== Segment start ==
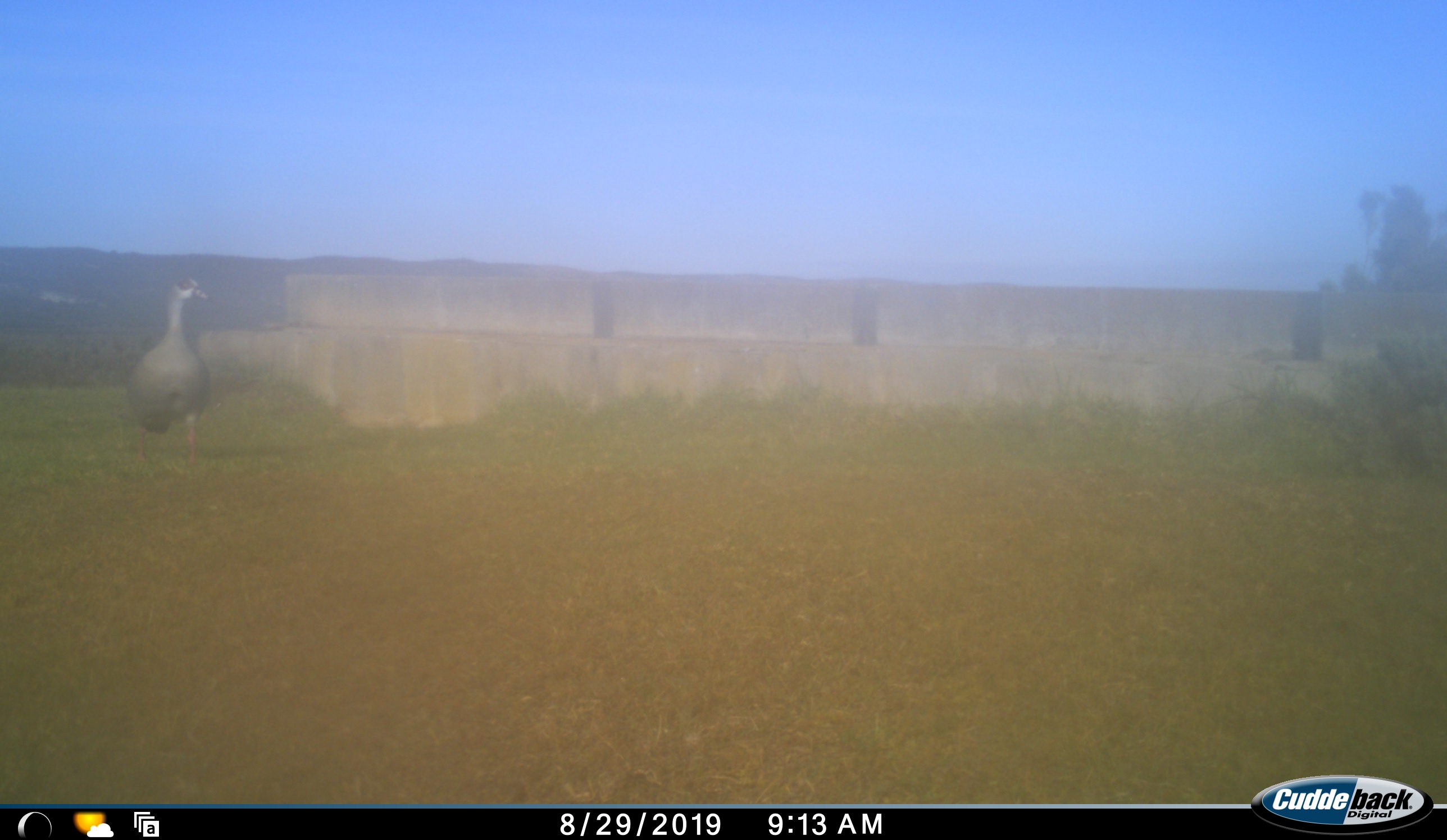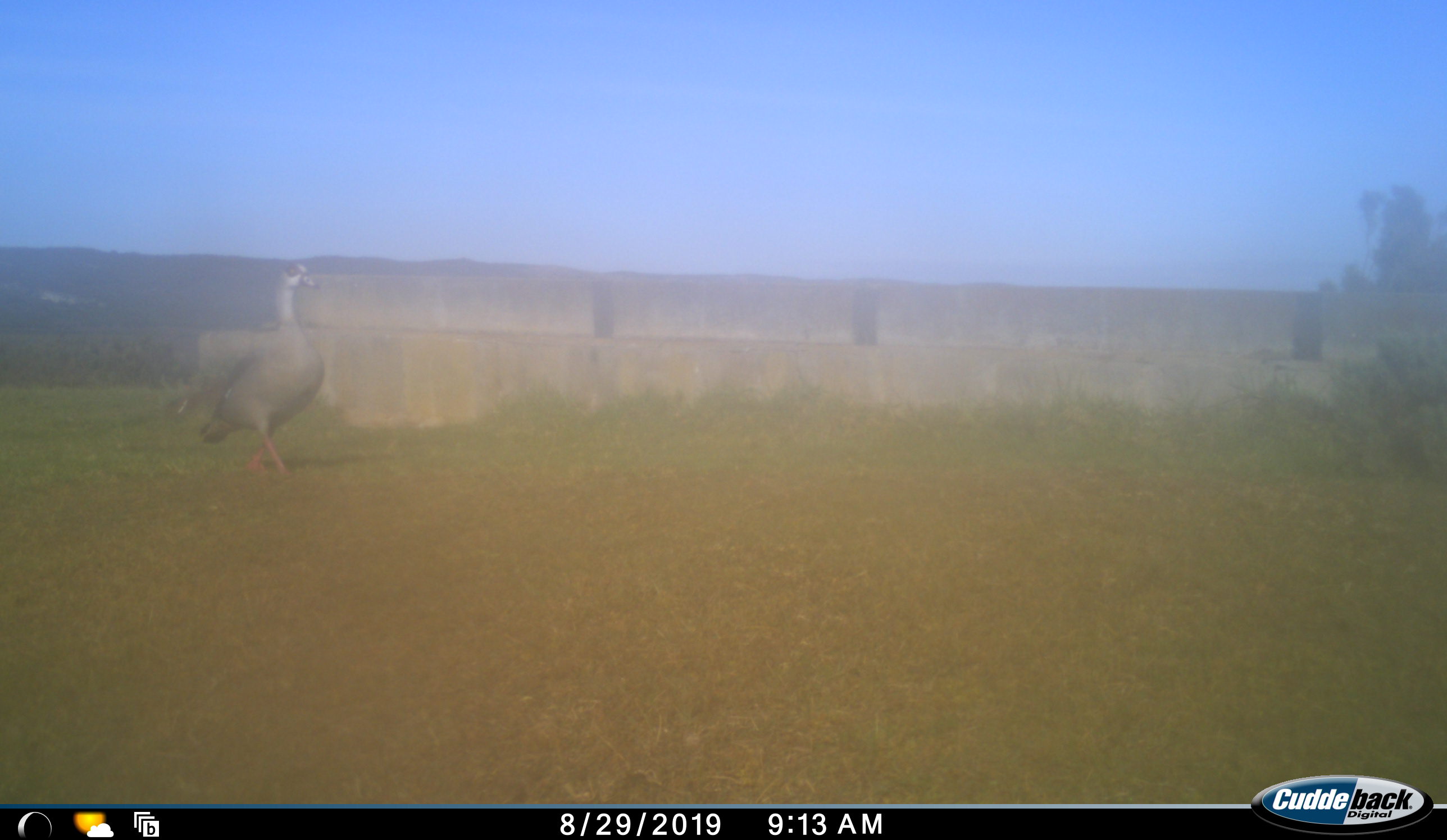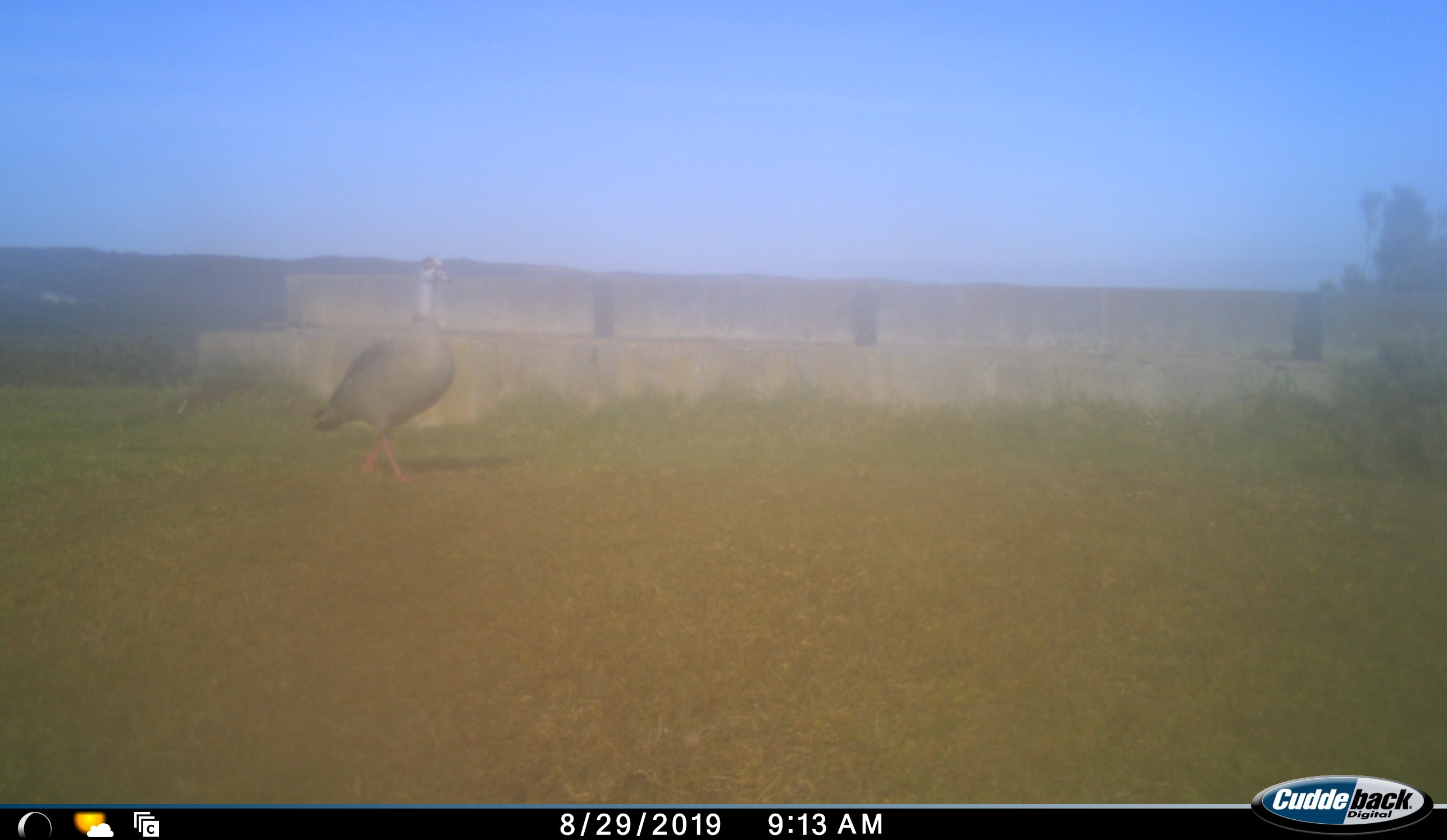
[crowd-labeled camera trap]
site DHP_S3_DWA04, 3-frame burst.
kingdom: Animalia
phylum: Chordata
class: Aves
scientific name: Aves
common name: bird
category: birdother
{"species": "birdother (bird) (Aves)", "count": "1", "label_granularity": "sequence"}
== Segment end ==
Please copy each line of the records above that holds the word "birdother".

category: birdother
{"species": "birdother (bird) (Aves)", "count": "1", "label_granularity": "sequence"}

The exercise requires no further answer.